Winemakers on the East Coast had to wait for good winemaking grapes like Malaga and Zinfandel to come in by rail car from California. But Santa Clara Valley winemakers, like Father, were lucky enough to have the plentiful grapes of the Napa and Almaden valleys practically in their backyards. They only had to drive in their pickups to local vineyards to buy boxes of the finest grapes. Some old-timers nurtured their own tiny grape vineyards for the express purpose of making their own red wine.
Devoted winemakers, like Father, usually owned their own grape-crushers, while others rented or borrowed one each fall. After the crush was finished, the juice was poured by funnel into the huge oak barrels, which had been cured with sulfur smoke.
Here's where the talent for good winemaking would come in. One mistake and the winemaker's barrels would be filled with vinegar instead of wine. But, like Father, most winemakers had inherited their skills from the Old Country and rarely made a bad batch.
My favorite memory of winemaking was how the family gathered together at the ranch house to help father make the wine. The hub of activity was usually in Grandmother's kitchen, where the ladies were hard at work making pastas, sausages, raviolis and hot tomato ketchup, in preparation for a grand October feast. The aroma of roasted bell peppers wafted through the air from Grandmother's hot oven, filling our nostrils with their wonderful pungent smell. In the fall, the men in the family gathered in the cellar to cure the wine barrels and to help father set up his winepress. Some of the men helped father haul in the grapes; others set up the grape-crusher and some others cured the oak barrels. As a child, I remember hearing Papa and Nonna speak of the renowned vineyards of Brolio Castle, the baronial estate of the Ricasoli family, an area famed for its Chianti wine. It is said that wine has been made in this region of Italy since 1000 C.E. It was this revered standard of Chianti that father tried his best to clone.

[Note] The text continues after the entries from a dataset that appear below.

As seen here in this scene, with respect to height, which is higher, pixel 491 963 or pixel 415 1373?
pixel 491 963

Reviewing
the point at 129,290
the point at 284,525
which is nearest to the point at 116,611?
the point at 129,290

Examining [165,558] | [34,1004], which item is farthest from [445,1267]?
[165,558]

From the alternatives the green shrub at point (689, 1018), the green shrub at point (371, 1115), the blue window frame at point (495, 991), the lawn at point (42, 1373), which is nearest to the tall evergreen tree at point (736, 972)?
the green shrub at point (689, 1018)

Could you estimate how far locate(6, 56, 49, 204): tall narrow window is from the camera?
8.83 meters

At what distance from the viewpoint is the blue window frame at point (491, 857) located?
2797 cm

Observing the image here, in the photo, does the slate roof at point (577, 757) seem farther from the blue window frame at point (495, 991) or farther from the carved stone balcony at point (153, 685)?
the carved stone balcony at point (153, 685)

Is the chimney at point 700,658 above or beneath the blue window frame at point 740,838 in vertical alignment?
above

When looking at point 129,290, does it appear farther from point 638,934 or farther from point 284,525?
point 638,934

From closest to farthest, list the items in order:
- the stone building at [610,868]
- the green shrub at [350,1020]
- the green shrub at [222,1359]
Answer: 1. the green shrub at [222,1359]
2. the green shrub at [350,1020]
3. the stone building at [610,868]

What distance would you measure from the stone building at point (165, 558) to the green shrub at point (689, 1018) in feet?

"Drink no longer water, but use a little wine for thy stomach's sake," advised Paul in the Bible. Wine has been around for thousands of years. Its benefits have been passed down from generation to generation. But only recently, thanks to modern medicine, we now have scientific proof that wine can aid digestion and wipe out bacteria better than bismuth salicylate (Pepto Bismol).
But all of this wouldn't be any news to Grandma Isolina and Grandpa Antonio, who lived well into their 90s, enjoying a daily glass of homemade red wine.
The Benefits of Red Wine in our Diet:
Both grandma and grandpa loved red wine. They had it with dinner and they included it in may recieps. Reserch has found that Red wine may suppress one of the main chemical culprits in heart disease.
It is believed that Red wine blocks a cellular compound thought to be a key factor in heart disease, a new study bolsters claims that red wine carries more health benefits than other alcoholic beverages.
Studies on red wine suggests that non-alcoholic extracts from red wine inhibit the formation of endothelin-1, a chemical that makes blood vessels constrict. Compounds that block endothelin-1 may reduce the formation of fatty streaks in blood vessels and decrease heart attack risks.